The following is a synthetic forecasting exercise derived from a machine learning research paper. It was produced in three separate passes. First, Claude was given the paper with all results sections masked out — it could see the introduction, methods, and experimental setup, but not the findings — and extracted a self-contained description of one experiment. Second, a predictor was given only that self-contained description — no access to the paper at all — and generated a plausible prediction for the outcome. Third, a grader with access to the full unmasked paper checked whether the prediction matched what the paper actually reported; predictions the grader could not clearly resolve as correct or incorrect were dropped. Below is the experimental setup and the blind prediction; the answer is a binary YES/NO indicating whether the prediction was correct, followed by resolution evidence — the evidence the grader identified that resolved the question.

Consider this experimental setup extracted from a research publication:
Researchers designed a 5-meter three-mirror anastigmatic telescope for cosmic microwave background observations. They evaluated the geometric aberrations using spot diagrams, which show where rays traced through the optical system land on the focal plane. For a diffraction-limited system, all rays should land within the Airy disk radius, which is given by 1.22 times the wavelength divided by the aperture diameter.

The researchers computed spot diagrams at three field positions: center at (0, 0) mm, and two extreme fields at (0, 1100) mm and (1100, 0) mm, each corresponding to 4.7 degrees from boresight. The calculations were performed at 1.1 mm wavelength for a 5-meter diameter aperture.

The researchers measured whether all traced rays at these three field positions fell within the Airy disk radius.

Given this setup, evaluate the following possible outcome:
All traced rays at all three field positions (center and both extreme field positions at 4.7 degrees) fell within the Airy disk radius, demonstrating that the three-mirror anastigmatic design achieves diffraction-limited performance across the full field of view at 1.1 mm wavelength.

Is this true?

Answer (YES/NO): YES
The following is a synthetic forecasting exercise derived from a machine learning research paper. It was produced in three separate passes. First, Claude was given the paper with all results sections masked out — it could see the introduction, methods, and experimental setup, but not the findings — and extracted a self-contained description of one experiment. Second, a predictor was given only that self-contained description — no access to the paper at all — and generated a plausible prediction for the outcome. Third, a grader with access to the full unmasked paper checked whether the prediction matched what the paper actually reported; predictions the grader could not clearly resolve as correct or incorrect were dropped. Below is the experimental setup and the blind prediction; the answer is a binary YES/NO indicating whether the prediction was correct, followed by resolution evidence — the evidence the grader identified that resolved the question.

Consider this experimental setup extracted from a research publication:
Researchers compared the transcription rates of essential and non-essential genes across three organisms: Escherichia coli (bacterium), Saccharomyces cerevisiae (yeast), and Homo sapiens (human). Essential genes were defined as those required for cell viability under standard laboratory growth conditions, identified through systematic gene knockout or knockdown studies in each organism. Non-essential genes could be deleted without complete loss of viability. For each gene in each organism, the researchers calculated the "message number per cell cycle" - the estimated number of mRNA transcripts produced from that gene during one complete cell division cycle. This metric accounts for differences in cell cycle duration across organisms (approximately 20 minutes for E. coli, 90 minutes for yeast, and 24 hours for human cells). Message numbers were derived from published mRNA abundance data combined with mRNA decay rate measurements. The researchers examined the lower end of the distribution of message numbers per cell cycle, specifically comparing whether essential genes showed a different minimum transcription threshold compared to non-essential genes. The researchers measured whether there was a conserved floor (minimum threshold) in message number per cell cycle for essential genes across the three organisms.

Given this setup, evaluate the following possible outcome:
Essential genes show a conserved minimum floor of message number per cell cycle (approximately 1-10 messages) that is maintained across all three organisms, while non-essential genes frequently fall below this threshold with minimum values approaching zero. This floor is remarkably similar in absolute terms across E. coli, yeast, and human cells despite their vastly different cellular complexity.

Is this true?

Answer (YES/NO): YES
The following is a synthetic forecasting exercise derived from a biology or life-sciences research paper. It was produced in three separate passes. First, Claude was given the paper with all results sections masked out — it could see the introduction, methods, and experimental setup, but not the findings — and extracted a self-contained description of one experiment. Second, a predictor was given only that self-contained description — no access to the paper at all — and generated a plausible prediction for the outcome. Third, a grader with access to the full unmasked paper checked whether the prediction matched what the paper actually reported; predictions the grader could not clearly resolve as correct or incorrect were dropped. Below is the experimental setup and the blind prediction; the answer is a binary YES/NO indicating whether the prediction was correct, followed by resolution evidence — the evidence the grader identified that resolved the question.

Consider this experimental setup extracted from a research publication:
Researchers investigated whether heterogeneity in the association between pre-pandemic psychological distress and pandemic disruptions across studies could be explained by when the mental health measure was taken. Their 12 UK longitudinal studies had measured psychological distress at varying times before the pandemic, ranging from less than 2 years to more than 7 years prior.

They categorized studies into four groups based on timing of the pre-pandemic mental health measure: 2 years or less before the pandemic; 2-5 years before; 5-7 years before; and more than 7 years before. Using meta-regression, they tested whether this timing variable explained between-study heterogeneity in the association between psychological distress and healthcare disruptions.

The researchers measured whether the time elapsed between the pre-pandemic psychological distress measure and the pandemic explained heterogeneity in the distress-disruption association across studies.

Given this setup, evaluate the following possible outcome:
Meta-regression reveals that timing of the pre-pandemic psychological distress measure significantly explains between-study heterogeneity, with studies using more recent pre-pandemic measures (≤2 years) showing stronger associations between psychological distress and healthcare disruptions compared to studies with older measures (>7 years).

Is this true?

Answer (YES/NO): NO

========

▶ Task to carry out
Write the entries out once more, exactly as given.

▶ Task solution
The following is a synthetic forecasting exercise derived from a machine learning research paper. It was produced in three separate passes. First, Claude was given the paper with all results sections masked out — it could see the introduction, methods, and experimental setup, but not the findings — and extracted a self-contained description of one experiment. Second, a predictor was given only that self-contained description — no access to the paper at all — and generated a plausible prediction for the outcome. Third, a grader with access to the full unmasked paper checked whether the prediction matched what the paper actually reported; predictions the grader could not clearly resolve as correct or incorrect were dropped. Below is the experimental setup and the blind prediction; the answer is a binary YES/NO indicating whether the prediction was correct, followed by resolution evidence — the evidence the grader identified that resolved the question.

Consider this experimental setup extracted from a research publication:
Researchers designed a 5-meter three-mirror anastigmatic telescope for cosmic microwave background observations. They evaluated the geometric aberrations using spot diagrams, which show where rays traced through the optical system land on the focal plane. For a diffraction-limited system, all rays should land within the Airy disk radius, which is given by 1.22 times the wavelength divided by the aperture diameter.

The researchers computed spot diagrams at three field positions: center at (0, 0) mm, and two extreme fields at (0, 1100) mm and (1100, 0) mm, each corresponding to 4.7 degrees from boresight. The calculations were performed at 1.1 mm wavelength for a 5-meter diameter aperture.

The researchers measured whether all traced rays at these three field positions fell within the Airy disk radius.

Given this setup, evaluate the following possible outcome:
All traced rays at all three field positions (center and both extreme field positions at 4.7 degrees) fell within the Airy disk radius, demonstrating that the three-mirror anastigmatic design achieves diffraction-limited performance across the full field of view at 1.1 mm wavelength.

Is this true?

Answer (YES/NO): YES
The following is a synthetic forecasting exercise derived from a machine learning research paper. It was produced in three separate passes. First, Claude was given the paper with all results sections masked out — it could see the introduction, methods, and experimental setup, but not the findings — and extracted a self-contained description of one experiment. Second, a predictor was given only that self-contained description — no access to the paper at all — and generated a plausible prediction for the outcome. Third, a grader with access to the full unmasked paper checked whether the prediction matched what the paper actually reported; predictions the grader could not clearly resolve as correct or incorrect were dropped. Below is the experimental setup and the blind prediction; the answer is a binary YES/NO indicating whether the prediction was correct, followed by resolution evidence — the evidence the grader identified that resolved the question.

Consider this experimental setup extracted from a research publication:
Researchers compared the transcription rates of essential and non-essential genes across three organisms: Escherichia coli (bacterium), Saccharomyces cerevisiae (yeast), and Homo sapiens (human). Essential genes were defined as those required for cell viability under standard laboratory growth conditions, identified through systematic gene knockout or knockdown studies in each organism. Non-essential genes could be deleted without complete loss of viability. For each gene in each organism, the researchers calculated the "message number per cell cycle" - the estimated number of mRNA transcripts produced from that gene during one complete cell division cycle. This metric accounts for differences in cell cycle duration across organisms (approximately 20 minutes for E. coli, 90 minutes for yeast, and 24 hours for human cells). Message numbers were derived from published mRNA abundance data combined with mRNA decay rate measurements. The researchers examined the lower end of the distribution of message numbers per cell cycle, specifically comparing whether essential genes showed a different minimum transcription threshold compared to non-essential genes. The researchers measured whether there was a conserved floor (minimum threshold) in message number per cell cycle for essential genes across the three organisms.

Given this setup, evaluate the following possible outcome:
Essential genes show a conserved minimum floor of message number per cell cycle (approximately 1-10 messages) that is maintained across all three organisms, while non-essential genes frequently fall below this threshold with minimum values approaching zero. This floor is remarkably similar in absolute terms across E. coli, yeast, and human cells despite their vastly different cellular complexity.

Is this true?

Answer (YES/NO): YES
The following is a synthetic forecasting exercise derived from a biology or life-sciences research paper. It was produced in three separate passes. First, Claude was given the paper with all results sections masked out — it could see the introduction, methods, and experimental setup, but not the findings — and extracted a self-contained description of one experiment. Second, a predictor was given only that self-contained description — no access to the paper at all — and generated a plausible prediction for the outcome. Third, a grader with access to the full unmasked paper checked whether the prediction matched what the paper actually reported; predictions the grader could not clearly resolve as correct or incorrect were dropped. Below is the experimental setup and the blind prediction; the answer is a binary YES/NO indicating whether the prediction was correct, followed by resolution evidence — the evidence the grader identified that resolved the question.

Consider this experimental setup extracted from a research publication:
Researchers investigated whether heterogeneity in the association between pre-pandemic psychological distress and pandemic disruptions across studies could be explained by when the mental health measure was taken. Their 12 UK longitudinal studies had measured psychological distress at varying times before the pandemic, ranging from less than 2 years to more than 7 years prior.

They categorized studies into four groups based on timing of the pre-pandemic mental health measure: 2 years or less before the pandemic; 2-5 years before; 5-7 years before; and more than 7 years before. Using meta-regression, they tested whether this timing variable explained between-study heterogeneity in the association between psychological distress and healthcare disruptions.

The researchers measured whether the time elapsed between the pre-pandemic psychological distress measure and the pandemic explained heterogeneity in the distress-disruption association across studies.

Given this setup, evaluate the following possible outcome:
Meta-regression reveals that timing of the pre-pandemic psychological distress measure significantly explains between-study heterogeneity, with studies using more recent pre-pandemic measures (≤2 years) showing stronger associations between psychological distress and healthcare disruptions compared to studies with older measures (>7 years).

Is this true?

Answer (YES/NO): NO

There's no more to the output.